In a first for US, author Paul Beatty wins the Man Booker Prize
Paul Beatty became the first US author to win the Man Booker Prize -- the world’s most prestigious English-language literary award -- for his novel “The Sellout” on Tuesday.
Paul Beatty became the first US author to win the Man Booker Prize -- the world’s most prestigious English-language literary award -- for his novel “The Sellout” on Tuesday.
The jury said the novel was a “shocking and unexpectedly funny” portrayal of his native Los Angeles, which employs satire to explore racial equality in a fictional neighbourhood.
“I can’t tell you guys how long a journey this has been for me,” the writer said as he received the award from Prince Charles’s wife Camilla.
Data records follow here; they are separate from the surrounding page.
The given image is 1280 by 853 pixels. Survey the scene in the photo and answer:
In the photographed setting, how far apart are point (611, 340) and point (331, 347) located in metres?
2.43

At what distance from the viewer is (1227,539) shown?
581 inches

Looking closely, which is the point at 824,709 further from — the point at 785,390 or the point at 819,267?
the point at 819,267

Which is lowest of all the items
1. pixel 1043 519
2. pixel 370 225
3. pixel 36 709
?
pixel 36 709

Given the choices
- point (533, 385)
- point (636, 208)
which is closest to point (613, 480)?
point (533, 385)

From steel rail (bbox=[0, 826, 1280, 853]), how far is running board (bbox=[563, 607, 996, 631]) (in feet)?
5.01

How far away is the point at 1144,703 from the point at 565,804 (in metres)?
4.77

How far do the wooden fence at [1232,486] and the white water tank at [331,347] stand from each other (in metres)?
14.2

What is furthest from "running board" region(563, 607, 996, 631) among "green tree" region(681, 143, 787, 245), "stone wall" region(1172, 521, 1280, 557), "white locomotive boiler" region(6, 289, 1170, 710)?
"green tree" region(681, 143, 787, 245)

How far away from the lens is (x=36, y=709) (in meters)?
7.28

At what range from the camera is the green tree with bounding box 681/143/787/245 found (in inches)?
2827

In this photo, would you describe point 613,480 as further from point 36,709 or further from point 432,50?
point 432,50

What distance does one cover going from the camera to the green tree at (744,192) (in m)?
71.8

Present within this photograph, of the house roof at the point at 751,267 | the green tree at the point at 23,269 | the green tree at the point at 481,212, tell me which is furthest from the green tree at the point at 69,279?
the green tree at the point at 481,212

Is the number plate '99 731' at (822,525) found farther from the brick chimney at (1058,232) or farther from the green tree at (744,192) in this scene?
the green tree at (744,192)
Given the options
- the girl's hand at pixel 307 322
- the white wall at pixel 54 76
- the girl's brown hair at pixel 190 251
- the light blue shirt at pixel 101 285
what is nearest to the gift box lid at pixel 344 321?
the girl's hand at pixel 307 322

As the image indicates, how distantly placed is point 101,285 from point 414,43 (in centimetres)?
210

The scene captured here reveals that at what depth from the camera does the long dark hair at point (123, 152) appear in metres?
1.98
“In his equally affectionate and bitterly ironic portrait of the city and its inhabitants, Paul Beatty dodges inherited views of race relations, solutions or assumptions,” the jury said.
The author “presents through his beguilingly honest and well-intentioned hero an innocent’s view of his corrupt world”.
They said that the book brings “the unendurable status quo of present day US race relations to an absurdist conclusion, taking political correctness and self-loathing hostage en route”.
“The Sellout” is Beatty’s fourth novel and earlier this year it won the National Book Critics Circle Award in the United States.
The Man Booker Prize has traditionally been won by writers from Commonwealth states, but was opened up to authors from other English-speaking countries including the United States in 2013.